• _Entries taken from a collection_
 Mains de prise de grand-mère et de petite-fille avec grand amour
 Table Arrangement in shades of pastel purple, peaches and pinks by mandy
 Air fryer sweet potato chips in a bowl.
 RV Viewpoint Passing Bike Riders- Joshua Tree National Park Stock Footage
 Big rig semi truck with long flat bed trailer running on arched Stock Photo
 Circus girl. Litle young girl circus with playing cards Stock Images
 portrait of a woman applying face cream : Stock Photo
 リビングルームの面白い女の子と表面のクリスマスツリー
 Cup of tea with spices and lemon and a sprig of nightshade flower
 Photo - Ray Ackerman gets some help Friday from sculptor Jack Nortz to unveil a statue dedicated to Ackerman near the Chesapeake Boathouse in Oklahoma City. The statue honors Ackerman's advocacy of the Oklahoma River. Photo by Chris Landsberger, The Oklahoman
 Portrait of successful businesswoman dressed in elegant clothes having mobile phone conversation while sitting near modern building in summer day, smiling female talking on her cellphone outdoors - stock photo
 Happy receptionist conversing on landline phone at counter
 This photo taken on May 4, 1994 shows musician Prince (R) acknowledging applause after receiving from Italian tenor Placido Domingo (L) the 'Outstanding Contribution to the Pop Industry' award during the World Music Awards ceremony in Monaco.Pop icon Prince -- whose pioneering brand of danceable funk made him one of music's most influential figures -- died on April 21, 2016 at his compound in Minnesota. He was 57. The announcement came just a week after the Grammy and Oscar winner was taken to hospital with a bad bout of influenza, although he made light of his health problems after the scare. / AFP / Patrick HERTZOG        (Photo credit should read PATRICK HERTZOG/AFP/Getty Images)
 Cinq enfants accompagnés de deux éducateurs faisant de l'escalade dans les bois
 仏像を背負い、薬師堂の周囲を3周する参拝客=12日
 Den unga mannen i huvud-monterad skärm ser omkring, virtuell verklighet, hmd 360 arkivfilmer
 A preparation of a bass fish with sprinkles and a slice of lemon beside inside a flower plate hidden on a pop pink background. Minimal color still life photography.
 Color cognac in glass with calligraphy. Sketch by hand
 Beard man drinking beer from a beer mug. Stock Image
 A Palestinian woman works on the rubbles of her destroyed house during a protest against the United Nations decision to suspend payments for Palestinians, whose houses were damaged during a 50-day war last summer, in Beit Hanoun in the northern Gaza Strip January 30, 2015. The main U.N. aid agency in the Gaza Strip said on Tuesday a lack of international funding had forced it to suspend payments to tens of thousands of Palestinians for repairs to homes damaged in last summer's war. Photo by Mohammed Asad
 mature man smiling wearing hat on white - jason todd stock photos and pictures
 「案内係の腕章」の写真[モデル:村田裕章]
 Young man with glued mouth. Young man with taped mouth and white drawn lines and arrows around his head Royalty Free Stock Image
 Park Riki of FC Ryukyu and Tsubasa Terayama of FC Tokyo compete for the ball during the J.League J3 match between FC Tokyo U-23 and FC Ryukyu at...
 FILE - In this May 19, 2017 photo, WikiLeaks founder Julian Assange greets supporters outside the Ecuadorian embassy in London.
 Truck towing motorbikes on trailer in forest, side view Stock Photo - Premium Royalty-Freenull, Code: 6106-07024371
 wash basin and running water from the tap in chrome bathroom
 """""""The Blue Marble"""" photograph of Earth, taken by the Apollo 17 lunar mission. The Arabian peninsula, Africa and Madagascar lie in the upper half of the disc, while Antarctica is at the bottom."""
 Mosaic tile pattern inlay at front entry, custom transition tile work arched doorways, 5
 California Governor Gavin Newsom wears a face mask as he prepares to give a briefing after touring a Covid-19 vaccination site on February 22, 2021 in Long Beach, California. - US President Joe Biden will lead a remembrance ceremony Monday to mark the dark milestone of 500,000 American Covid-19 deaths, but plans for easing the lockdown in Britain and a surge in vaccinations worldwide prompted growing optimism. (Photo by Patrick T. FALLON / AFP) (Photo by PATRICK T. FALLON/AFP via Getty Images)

• _Task instructions_
All of the data above needs to be transcribed verbatim.

• _Answer space_
 Mains de prise de grand-mère et de petite-fille avec grand amour
 Table Arrangement in shades of pastel purple, peaches and pinks by mandy
 Air fryer sweet potato chips in a bowl.
 RV Viewpoint Passing Bike Riders- Joshua Tree National Park Stock Footage
 Big rig semi truck with long flat bed trailer running on arched Stock Photo
 Circus girl. Litle young girl circus with playing cards Stock Images
 portrait of a woman applying face cream : Stock Photo
 リビングルームの面白い女の子と表面のクリスマスツリー
 Cup of tea with spices and lemon and a sprig of nightshade flower
 Photo - Ray Ackerman gets some help Friday from sculptor Jack Nortz to unveil a statue dedicated to Ackerman near the Chesapeake Boathouse in Oklahoma City. The statue honors Ackerman's advocacy of the Oklahoma River. Photo by Chris Landsberger, The Oklahoman
 Portrait of successful businesswoman dressed in elegant clothes having mobile phone conversation while sitting near modern building in summer day, smiling female talking on her cellphone outdoors - stock photo
 Happy receptionist conversing on landline phone at counter
 This photo taken on May 4, 1994 shows musician Prince (R) acknowledging applause after receiving from Italian tenor Placido Domingo (L) the 'Outstanding Contribution to the Pop Industry' award during the World Music Awards ceremony in Monaco.Pop icon Prince -- whose pioneering brand of danceable funk made him one of music's most influential figures -- died on April 21, 2016 at his compound in Minnesota. He was 57. The announcement came just a week after the Grammy and Oscar winner was taken to hospital with a bad bout of influenza, although he made light of his health problems after the scare. / AFP / Patrick HERTZOG        (Photo credit should read PATRICK HERTZOG/AFP/Getty Images)
 Cinq enfants accompagnés de deux éducateurs faisant de l'escalade dans les bois
 仏像を背負い、薬師堂の周囲を3周する参拝客=12日
 Den unga mannen i huvud-monterad skärm ser omkring, virtuell verklighet, hmd 360 arkivfilmer
 A preparation of a bass fish with sprinkles and a slice of lemon beside inside a flower plate hidden on a pop pink background. Minimal color still life photography.
 Color cognac in glass with calligraphy. Sketch by hand
 Beard man drinking beer from a beer mug. Stock Image
 A Palestinian woman works on the rubbles of her destroyed house during a protest against the United Nations decision to suspend payments for Palestinians, whose houses were damaged during a 50-day war last summer, in Beit Hanoun in the northern Gaza Strip January 30, 2015. The main U.N. aid agency in the Gaza Strip said on Tuesday a lack of international funding had forced it to suspend payments to tens of thousands of Palestinians for repairs to homes damaged in last summer's war. Photo by Mohammed Asad
 mature man smiling wearing hat on white - jason todd stock photos and pictures
 「案内係の腕章」の写真[モデル:村田裕章]
 Young man with glued mouth. Young man with taped mouth and white drawn lines and arrows around his head Royalty Free Stock Image
 Park Riki of FC Ryukyu and Tsubasa Terayama of FC Tokyo compete for the ball during the J.League J3 match between FC Tokyo U-23 and FC Ryukyu at...
 FILE - In this May 19, 2017 photo, WikiLeaks founder Julian Assange greets supporters outside the Ecuadorian embassy in London.
 Truck towing motorbikes on trailer in forest, side view Stock Photo - Premium Royalty-Freenull, Code: 6106-07024371
 wash basin and running water from the tap in chrome bathroom
 """""""The Blue Marble"""" photograph of Earth, taken by the Apollo 17 lunar mission. The Arabian peninsula, Africa and Madagascar lie in the upper half of the disc, while Antarctica is at the bottom."""
 Mosaic tile pattern inlay at front entry, custom transition tile work arched doorways, 5
 California Governor Gavin Newsom wears a face mask as he prepares to give a briefing after touring a Covid-19 vaccination site on February 22, 2021 in Long Beach, California. - US President Joe Biden will lead a remembrance ceremony Monday to mark the dark milestone of 500,000 American Covid-19 deaths, but plans for easing the lockdown in Britain and a surge in vaccinations worldwide prompted growing optimism. (Photo by Patrick T. FALLON / AFP) (Photo by PATRICK T. FALLON/AFP via Getty Images)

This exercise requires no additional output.